For a practical application: as you can imagine, there are certain crimes where it really makes a difference if an image is just on a phone, or if it was verifiably taken by that phone. Possession-of vs. Production-of...

2 comments

That's interesting. But, assuming the research found it possible to verify which device a photo came from based on the sensor noise, doesn't that kind of go against the idea that there is a lot of entropy in sensor pattern noise?
No, because you could have it that the device is always identifiable, but nevertheless producing a randomly varying sequence of images.
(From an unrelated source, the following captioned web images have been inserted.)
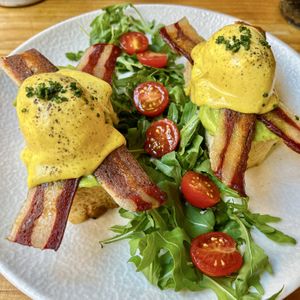 Benedict eggs  at Frutas Prohibidas in Madrid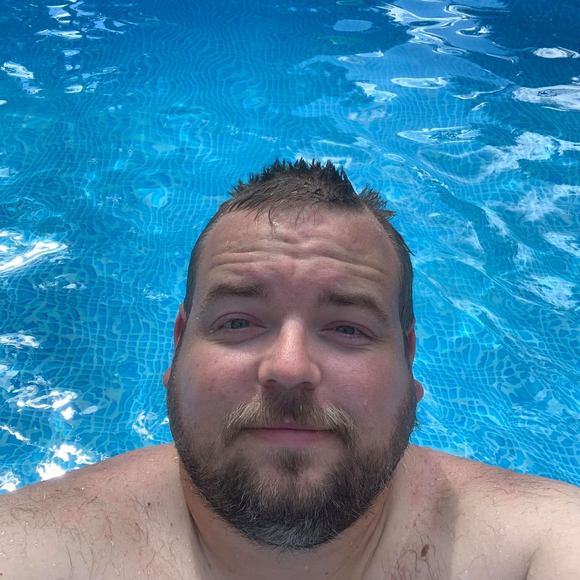 Profile Picture of Matthew Garris (@garma) on Poshmark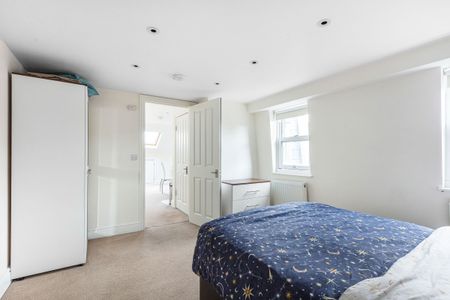 Farm Lane, London, SW6 - Photo 2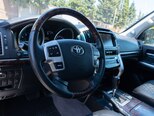 Toyota Land Cruiser-5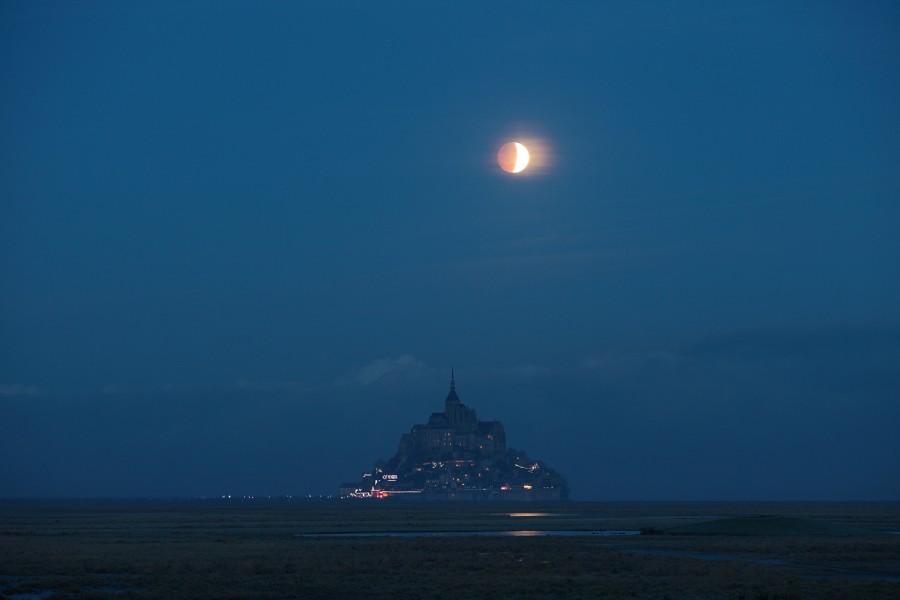 Lunar Eclipse Over Normandy France Inspiração e criatividade para a fotografia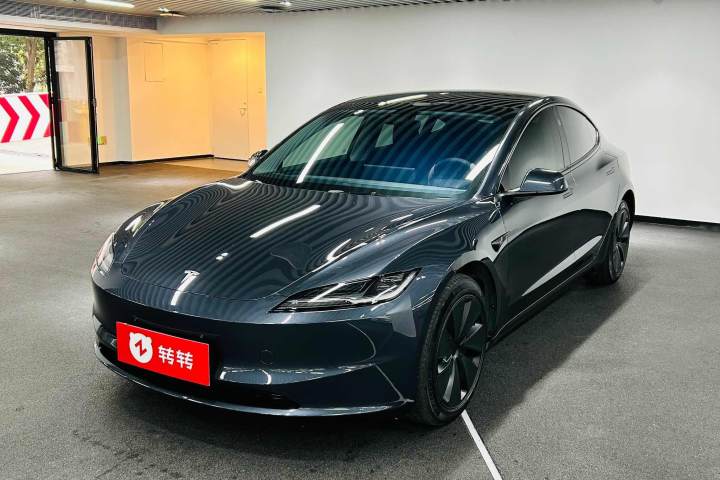 特斯拉 Model 3 后轮驱动版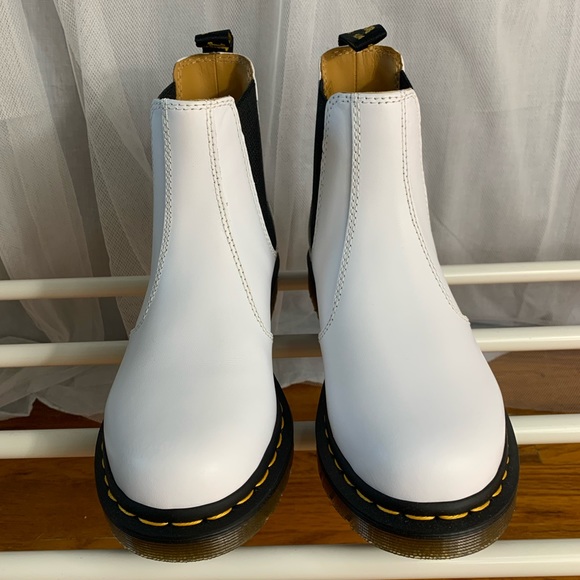 Dr. Martens Women's Softy T Chelsea
Boots (New) - Picture 8 of 12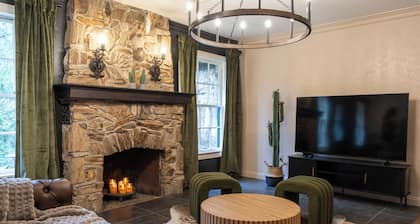 5BR Texas Getaway • Sleeps 14 • Fire Pit • Playset • 1.2 Acre Retreat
Take printers for example, with some known to print a signature. Clearly they can still print a sheet a solid colour (or a number 0-100, or something character or whatever) at random (given some random source & control for doing so I mean) despite the device being identifiable.

I spend a lot of time thinking about randomness, and after running some tests on the entropy of dark images, I have started to believe that there is a lot less entropy in dark CCD images than people think, but there is still enough to get a useful entropy stream.

A substantial portion of the "noise" from a CCD is definitely not random.

I'm curious, how close to raw CCD data did you get from consumer cameras? It wouldn't surprise me if hard-wired camera internal postprocessing often almost immediately regularizes random noise, even with raw images and software postprocessing turned off. Just a wild-ass guess though.
I didn't use consumer cameras to test this, and I assume cloudflare doesn't either.
I was annoyed at the caginess of your answer until I saw you ran a randomness-as-a-service company and these are low grade trade secrets.
If I were going to take a stab at this, I would guess that most of the "camera" is really unnecessary and that you could do this using just the image sensor.

A lot of the camera is just functionality to make actual pictures better that don't apply here. Eg you don't need to control exposure with shutter speed if it's in a black box.

Having a whole camera might even be counterproductive. Eg actuating the shutter is predictable, so it might reduce entropy if actuating the shutter creates a signal that shows up in the randomness.

Or maybe they just mean pro quality cameras, but I'm not sure why you'd want a whole camera instead of just the sensor. Reasons are not readily apparent, and I don't expect anyone to be immediately ready to correct me on trade secrets.